§ THE PROBLEM:
Output every line of the data exactly as it appears.

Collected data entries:
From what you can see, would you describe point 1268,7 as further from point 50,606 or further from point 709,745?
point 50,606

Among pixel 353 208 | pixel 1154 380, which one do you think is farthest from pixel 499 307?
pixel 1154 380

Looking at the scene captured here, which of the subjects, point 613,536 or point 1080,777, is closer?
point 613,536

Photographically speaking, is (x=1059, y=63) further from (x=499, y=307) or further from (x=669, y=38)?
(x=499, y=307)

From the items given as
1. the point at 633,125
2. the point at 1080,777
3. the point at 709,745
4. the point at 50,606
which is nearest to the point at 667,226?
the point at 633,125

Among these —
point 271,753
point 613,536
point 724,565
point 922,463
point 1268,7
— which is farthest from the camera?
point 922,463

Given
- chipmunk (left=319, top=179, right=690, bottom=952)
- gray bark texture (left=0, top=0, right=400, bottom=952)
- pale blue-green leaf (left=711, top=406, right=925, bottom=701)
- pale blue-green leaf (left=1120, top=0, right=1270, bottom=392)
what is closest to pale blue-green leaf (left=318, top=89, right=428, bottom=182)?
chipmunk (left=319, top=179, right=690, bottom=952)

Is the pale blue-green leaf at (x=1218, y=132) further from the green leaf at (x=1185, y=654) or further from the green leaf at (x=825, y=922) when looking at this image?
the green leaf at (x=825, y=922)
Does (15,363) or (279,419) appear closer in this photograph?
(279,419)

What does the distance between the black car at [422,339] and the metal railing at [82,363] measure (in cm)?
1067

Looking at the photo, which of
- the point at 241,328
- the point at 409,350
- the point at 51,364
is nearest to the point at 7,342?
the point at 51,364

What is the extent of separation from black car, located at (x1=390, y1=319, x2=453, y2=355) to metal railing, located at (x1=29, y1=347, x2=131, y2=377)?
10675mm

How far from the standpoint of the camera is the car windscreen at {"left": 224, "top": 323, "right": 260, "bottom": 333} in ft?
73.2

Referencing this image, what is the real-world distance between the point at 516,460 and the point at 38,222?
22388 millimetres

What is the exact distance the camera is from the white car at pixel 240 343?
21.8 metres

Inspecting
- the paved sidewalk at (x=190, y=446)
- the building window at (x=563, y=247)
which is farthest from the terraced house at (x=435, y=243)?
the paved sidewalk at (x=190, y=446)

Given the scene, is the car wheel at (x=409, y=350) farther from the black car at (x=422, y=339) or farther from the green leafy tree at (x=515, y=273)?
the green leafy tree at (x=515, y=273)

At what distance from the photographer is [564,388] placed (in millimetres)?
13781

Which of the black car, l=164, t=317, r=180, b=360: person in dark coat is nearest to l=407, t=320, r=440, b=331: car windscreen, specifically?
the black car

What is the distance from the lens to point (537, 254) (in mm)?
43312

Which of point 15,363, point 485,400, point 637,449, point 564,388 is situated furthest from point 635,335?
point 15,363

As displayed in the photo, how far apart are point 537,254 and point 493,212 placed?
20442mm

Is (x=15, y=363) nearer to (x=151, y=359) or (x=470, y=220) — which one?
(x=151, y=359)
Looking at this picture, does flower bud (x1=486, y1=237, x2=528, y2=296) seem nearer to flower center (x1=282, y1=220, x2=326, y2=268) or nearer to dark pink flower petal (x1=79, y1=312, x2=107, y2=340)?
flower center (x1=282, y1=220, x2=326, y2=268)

§ RESPONSE:
From what you can see, would you describe point 1268,7 as further from point 50,606 or further from point 709,745?
point 50,606

Among pixel 353 208 | pixel 1154 380, which one do you think is farthest from pixel 499 307?
pixel 1154 380

Looking at the scene captured here, which of the subjects, point 613,536 or point 1080,777, is closer?
point 613,536

Photographically speaking, is (x=1059, y=63) further from (x=499, y=307) or further from (x=669, y=38)?
(x=499, y=307)

From the items given as
1. the point at 633,125
2. the point at 1080,777
3. the point at 709,745
4. the point at 50,606
which is nearest to the point at 667,226?
the point at 633,125

Among these —
point 271,753
point 613,536
point 724,565
point 922,463
point 1268,7
— which is farthest from the camera?
point 922,463

Given
- chipmunk (left=319, top=179, right=690, bottom=952)
- gray bark texture (left=0, top=0, right=400, bottom=952)
- pale blue-green leaf (left=711, top=406, right=925, bottom=701)
- pale blue-green leaf (left=1120, top=0, right=1270, bottom=392)
what is closest to pale blue-green leaf (left=318, top=89, right=428, bottom=182)?
chipmunk (left=319, top=179, right=690, bottom=952)

Is the pale blue-green leaf at (x=1218, y=132) further from the green leaf at (x=1185, y=654) or further from the green leaf at (x=825, y=922) when looking at this image?
the green leaf at (x=825, y=922)
Does (15,363) or (279,419) appear closer in this photograph?
(279,419)

What does the distance between the black car at [422,339] and the metal railing at [82,363] measure (in cm)?
1067

Looking at the photo, which of
- the point at 241,328
- the point at 409,350
- the point at 51,364
is nearest to the point at 7,342?
the point at 51,364

What is the extent of separation from black car, located at (x1=390, y1=319, x2=453, y2=355) to metal railing, located at (x1=29, y1=347, x2=131, y2=377)?
10675mm

How far from the standpoint of the camera is the car windscreen at {"left": 224, "top": 323, "right": 260, "bottom": 333} in ft?
73.2

Referencing this image, what is the real-world distance between the point at 516,460 and the point at 38,222?
22388 millimetres

What is the exact distance the camera is from the white car at pixel 240 343?
21.8 metres

Inspecting
- the paved sidewalk at (x=190, y=446)
- the building window at (x=563, y=247)
which is farthest from the terraced house at (x=435, y=243)?
the paved sidewalk at (x=190, y=446)

Given the scene, is the car wheel at (x=409, y=350) farther from the black car at (x=422, y=339) or farther from the green leafy tree at (x=515, y=273)?
the green leafy tree at (x=515, y=273)

At what distance from the photographer is [564,388] placed (in millimetres)?
13781

Which of the black car, l=164, t=317, r=180, b=360: person in dark coat is nearest to l=407, t=320, r=440, b=331: car windscreen, specifically?
the black car

What is the distance from the lens to point (537, 254) (in mm)?
43312

Which of point 15,363, point 485,400, point 637,449, point 564,388 is situated furthest from point 635,335?
point 15,363

As displayed in the photo, how far apart are point 537,254 and point 493,212 placed?
20442mm

Is (x=15, y=363) nearer to (x=151, y=359) or (x=470, y=220) — which one?
(x=151, y=359)
Looking at this picture, does flower bud (x1=486, y1=237, x2=528, y2=296) seem nearer to flower center (x1=282, y1=220, x2=326, y2=268) or nearer to dark pink flower petal (x1=79, y1=312, x2=107, y2=340)?
flower center (x1=282, y1=220, x2=326, y2=268)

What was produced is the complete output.